SAN DIEGO, — Sequenom, Inc. (NASDAQ: SQNM), a life sciences company providing innovative diagnostic testing and genetic analysis solutions, today announced its wholly-owned subsidiary, Sequenom Center for Molecular Medicine (Sequenom CMM), presented results from a study of its RetnaGene AMD laboratory-developed test to predict risk of disease progression during the 2012 Joint Meeting of the American Academy of Ophthalmology and the Asia-Pacific Academy of Ophthalmology in Chicago.

This Sequenom CMM laboratory-developed genetic test (LDT) combines patient disease stage with patient genetic variation to evaluate the risk of a patient with early or intermediate AMD to progress to advanced choroidal neovascularization (CNV) disease within 2, 5, and 10 years. CNV is the most common form of ‘wet’ advanced age-related macular degeneration (AMD), in which new blood vessels in the eye leak fluid, compromising central vision. Advanced disease impacts approximately 10 percent of AMD patients, but is associated with 90 percent of vision loss in AMD.

The clinical validation of the laboratory test predicting progression to CNV was conducted using patient DNA samples made available through the National Eye Institute’s Age-Related Eye Disease Study (AREDS). More than 2,000 patients were genotyped for 13 single nucleotide gene polymorphisms (SNPs) in genes previously shown to be associated with CNV. Sequenom CMM compared the predictive value of a phenotype model, based on the assessment of disease grade currently used in clinical practice. The predictive model that combined genotype with phenotype was found to be more accurate in predicting CNV progression (AUC=0.96) than the phenotype model alone based on disease grade (AUC=0.89), concluding that inclusion of the genotype assessment is more effective in predicting CNV progression compared with phenotype alone.

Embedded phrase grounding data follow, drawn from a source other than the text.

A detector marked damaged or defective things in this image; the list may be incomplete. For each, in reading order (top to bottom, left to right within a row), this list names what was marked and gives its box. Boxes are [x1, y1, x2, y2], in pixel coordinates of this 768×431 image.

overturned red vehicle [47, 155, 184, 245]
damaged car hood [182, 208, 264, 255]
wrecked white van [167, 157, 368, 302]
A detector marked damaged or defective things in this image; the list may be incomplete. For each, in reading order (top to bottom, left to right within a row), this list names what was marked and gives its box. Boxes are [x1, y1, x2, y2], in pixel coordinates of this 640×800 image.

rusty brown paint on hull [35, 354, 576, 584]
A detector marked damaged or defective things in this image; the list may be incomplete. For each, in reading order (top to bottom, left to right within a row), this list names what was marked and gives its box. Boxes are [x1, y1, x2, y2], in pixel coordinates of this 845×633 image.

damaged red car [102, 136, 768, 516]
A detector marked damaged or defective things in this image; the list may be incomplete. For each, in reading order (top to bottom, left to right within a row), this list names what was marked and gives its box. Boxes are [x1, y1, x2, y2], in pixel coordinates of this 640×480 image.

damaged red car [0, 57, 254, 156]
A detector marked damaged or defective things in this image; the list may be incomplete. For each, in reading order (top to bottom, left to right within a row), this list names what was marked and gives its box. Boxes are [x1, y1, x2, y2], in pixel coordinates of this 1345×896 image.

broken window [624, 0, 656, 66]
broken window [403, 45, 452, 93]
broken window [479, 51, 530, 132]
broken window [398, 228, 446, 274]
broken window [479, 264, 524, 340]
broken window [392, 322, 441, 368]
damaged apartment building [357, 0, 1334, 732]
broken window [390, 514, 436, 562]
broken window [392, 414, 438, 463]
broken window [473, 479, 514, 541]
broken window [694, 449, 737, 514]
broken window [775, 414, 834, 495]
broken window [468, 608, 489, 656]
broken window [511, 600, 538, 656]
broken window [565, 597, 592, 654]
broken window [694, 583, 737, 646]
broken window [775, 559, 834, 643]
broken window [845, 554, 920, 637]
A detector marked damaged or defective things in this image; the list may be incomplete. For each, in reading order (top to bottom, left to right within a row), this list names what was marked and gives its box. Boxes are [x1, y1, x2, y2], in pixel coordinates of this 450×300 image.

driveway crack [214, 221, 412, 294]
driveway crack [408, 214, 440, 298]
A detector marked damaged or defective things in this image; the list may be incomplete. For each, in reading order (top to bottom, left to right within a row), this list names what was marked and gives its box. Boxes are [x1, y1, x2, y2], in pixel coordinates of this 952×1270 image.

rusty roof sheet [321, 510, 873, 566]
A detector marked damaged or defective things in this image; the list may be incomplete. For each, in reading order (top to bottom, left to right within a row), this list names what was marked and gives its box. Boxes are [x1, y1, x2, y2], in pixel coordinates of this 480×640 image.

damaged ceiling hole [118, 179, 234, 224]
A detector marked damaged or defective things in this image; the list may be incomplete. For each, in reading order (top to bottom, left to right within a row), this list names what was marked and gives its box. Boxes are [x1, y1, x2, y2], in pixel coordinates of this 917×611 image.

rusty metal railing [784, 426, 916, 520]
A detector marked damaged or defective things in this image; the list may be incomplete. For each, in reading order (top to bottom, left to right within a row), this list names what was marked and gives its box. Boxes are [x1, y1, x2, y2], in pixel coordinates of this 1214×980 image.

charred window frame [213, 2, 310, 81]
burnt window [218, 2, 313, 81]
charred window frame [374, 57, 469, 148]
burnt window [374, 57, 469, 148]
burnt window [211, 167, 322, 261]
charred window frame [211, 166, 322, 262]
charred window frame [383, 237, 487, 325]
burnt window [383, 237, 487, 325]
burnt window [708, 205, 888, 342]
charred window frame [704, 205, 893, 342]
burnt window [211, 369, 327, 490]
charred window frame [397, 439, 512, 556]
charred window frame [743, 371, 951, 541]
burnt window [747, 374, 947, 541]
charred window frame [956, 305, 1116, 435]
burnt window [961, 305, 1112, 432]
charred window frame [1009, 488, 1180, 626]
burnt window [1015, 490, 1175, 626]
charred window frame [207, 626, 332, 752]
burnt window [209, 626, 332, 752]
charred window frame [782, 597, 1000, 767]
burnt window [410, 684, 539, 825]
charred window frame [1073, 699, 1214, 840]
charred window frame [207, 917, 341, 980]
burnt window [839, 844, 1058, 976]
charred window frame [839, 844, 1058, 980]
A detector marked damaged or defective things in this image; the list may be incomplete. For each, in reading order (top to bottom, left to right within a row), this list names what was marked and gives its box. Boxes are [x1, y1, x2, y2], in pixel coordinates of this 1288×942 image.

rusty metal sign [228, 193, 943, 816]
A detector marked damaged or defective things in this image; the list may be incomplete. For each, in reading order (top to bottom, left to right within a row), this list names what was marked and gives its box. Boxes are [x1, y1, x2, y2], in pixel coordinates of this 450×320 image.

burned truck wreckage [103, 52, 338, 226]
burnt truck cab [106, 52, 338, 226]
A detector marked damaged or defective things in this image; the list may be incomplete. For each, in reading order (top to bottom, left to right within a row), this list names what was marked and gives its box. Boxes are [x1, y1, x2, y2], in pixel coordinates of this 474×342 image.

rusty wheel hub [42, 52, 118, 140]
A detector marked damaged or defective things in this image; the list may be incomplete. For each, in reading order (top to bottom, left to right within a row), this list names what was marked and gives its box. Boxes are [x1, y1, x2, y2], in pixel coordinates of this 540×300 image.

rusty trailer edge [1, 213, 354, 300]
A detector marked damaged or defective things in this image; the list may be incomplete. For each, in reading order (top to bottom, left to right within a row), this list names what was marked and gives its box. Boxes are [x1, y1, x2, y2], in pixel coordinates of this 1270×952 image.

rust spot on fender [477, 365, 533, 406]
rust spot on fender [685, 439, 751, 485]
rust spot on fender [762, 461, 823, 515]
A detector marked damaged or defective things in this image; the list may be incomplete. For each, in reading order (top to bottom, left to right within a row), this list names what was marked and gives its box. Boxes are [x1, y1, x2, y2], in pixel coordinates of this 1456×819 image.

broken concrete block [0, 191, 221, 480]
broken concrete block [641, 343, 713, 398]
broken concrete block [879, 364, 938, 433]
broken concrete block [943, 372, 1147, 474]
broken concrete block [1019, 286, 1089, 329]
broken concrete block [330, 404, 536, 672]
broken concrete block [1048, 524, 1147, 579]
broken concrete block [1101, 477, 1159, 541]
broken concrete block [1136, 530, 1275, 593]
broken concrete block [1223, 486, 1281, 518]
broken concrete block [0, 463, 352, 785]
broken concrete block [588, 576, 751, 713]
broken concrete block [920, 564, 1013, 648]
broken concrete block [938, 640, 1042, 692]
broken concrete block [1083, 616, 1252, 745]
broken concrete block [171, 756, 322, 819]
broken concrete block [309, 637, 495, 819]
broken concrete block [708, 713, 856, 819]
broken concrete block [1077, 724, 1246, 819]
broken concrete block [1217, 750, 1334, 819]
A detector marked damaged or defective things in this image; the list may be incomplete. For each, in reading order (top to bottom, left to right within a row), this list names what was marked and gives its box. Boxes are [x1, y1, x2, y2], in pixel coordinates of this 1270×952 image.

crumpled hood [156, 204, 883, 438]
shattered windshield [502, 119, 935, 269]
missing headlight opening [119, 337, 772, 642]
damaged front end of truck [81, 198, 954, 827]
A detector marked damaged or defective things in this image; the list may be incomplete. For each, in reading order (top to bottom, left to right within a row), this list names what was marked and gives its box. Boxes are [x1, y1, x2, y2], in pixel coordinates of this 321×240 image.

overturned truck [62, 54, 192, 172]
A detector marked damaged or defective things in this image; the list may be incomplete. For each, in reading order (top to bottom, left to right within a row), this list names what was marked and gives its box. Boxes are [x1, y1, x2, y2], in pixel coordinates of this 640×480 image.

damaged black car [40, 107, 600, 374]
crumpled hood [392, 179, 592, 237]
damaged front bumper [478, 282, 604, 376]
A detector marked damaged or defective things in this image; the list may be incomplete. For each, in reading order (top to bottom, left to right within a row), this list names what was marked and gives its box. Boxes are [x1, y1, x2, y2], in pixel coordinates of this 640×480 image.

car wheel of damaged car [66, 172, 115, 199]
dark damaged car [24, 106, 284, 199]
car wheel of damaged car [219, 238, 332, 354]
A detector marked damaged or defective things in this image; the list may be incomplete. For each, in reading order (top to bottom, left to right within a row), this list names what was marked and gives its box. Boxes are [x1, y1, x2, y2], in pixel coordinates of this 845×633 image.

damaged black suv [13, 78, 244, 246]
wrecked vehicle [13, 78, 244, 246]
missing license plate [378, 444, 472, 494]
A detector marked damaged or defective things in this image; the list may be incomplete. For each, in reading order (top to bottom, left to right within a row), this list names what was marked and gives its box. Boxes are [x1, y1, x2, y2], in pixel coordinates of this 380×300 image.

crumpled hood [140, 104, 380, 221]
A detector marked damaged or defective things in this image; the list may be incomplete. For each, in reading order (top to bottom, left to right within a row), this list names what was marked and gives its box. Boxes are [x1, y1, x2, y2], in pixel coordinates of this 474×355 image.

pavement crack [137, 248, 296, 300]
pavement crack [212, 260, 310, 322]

“Physicians today rely on an assessment of patient disease stage to predict the risk of progressing to CNV, and this genetic laboratory developed test will help improve the accuracy of prediction by assessing individual risk based on the genetic predisposition of the patient,” said Allan T. Bombard, M.D., Sequenom’s Chief Medical Officer.

The study was conducted in compliance with the Coriell Cell Repositories Institutional Review Board, in accordance with Department of Health and Human Services (45 CFR Part 46). The dataset used for the analysis was obtained from the National Eye Institute-Age-Related Eye Disease Study (NEI-AREDS) Genetic Repository. Funding support for AREDS was provided by the National Eye Institute grant N01-EY-0-2127, National Institutes of Health, Bethesda, Maryland.

At the meeting: Paper 30031594: Combining Genotype and Phenotype to Predict Progression to Choroidal Neovascularization (CNV) in Patients with AMD (Presented Monday, November 12, 3:42 PM in S406B)

About Sequenom

Sequenom, Inc. (NASDAQ: SQNM) is a life sciences company committed to improving healthcare through revolutionary genetic analysis solutions. Sequenom develops innovative technology, products and diagnostic tests that target and serve discovery and clinical research, and molecular diagnostics markets. The company was founded in 1994 and is headquartered in San Diego, California. Sequenom maintains a Web site at https://www.sequenom.com to which Sequenom regularly posts copies of its press releases as well as additional information about Sequenom. Interested persons can subscribe on the Sequenom Web site to email alerts or RSS feeds that are sent automatically when Sequenom issues press releases, files its reports with the Securities and Exchange Commission or posts certain other information to the Web site.

Sequenom CMM, LLC

Sequenom Center for Molecular Medicine® (Sequenom CMM), a CAP accredited and CLIA-certified molecular diagnostics laboratory, is developing a broad range of laboratory-developed tests with a focus on prenatal and ophthalmic diseases and conditions. These laboratory-developed tests provide beneficial patient management options for obstetricians, geneticists, maternal fetal medicine specialists, retinal specialists and ophthalmologists. Sequenom CMM is changing the landscape in genetic disorder diagnostics using proprietary cutting edge technologies.